In some cases, magnetic resonance imaging can be accompanied by the injection of contrast medium, or a substance (gadolinium) that helps to better identify abnormal areas within the body.
At the end of the exam, you can go home, even driving the car: there are no particular limitations except for specific cases.
How long does it last
The duration of the MRI can vary depending on the part of the body being examined. It can last 15-20 minutes for small districts up to 60 minutes in the case of large areas or which include several districts. In the latter situation, there is the possibility of getting up for a few minutes between one sequence and the next.
How to prepare
Generally, the MRI does not require a particular preparation. In fact, in the days preceding the exam, you can follow the usual diet and take the usual drugs. However, there are some small precautions to follow including:
- avoid wearing metal elements (watches, belts, buttons, keys, jewelry, piercings, magnetic cards, mobile phones, removable dental prostheses, contact lenses, hearing aids) that must in any case be removed before the examination because they could cause interference;
- avoid wearing makeup or applying hairspray on your head if you have to perform an MRI in this area as these products may contain metal elements.
In the event that a contrast injection with gadolinium is required, the doctor may evaluate a specific treatment to avoid any allergic reactions to this substance. Similarly, for mothers who are breastfeeding and who have to perform MRI with contrast medium, they are asked to collect the milk before the examination for the following 24 hours, so as not to risk that the substance can pass to the baby .
There are cases where MRI cannot be performed or is not recommended for example:
- on patients who wear metal structures such as prostheses, heart valves, screws. In the event that there are fixed metal prostheses, the examination can be evaluated taking into account that the part to be examined must be far from the prosthesis itself;
- on people with pacemakers;
- on pregnant women for the first 3 months of gestation. In the following months, the magnetic resonance imaging must be performed after medical evaluation;
- on subjects suffering from claustrophobia.
In addition, women with a uterine contraceptive must make sure, following the magnetic resonance, that it has not moved due to the effect of the magnetic fields produced during the examination.

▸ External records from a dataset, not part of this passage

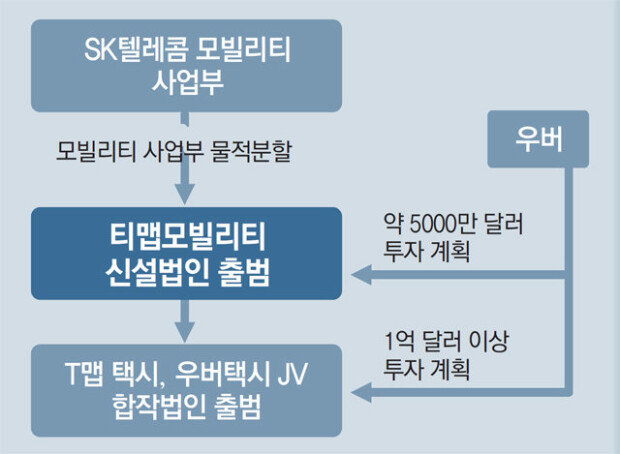 SK텔레콤 모빌리티 사업부

모빌리티 사업부 물적분할

우버

티맵모빌리티 신설법인 출범

약 5000만 달러 투자 계획

T맵 택시, 우버택시 JV 합작법인 출범

1억 달러 이상 투자 계획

MRI is not painful, however you may experience some discomfort such as a slight sense of claustrophobia, a feeling of heating in some parts of the body, a loud noise caused by the machine in operation (which can be solved by applying earplugs and headphones that are provided by medical staff), involuntary muscle contraction.
In general, these are minor annoyances that shouldn't cause concern. Otherwise, in the event that they are accentuated or if you have doubts, it is good to promptly notify the doctor.
In short, magnetic resonance is an examination which, precisely because of its non-invasive nature, does not require special attention and does not cause pain. Just follow the suggestions of the medical staff and the examination will take place without problems.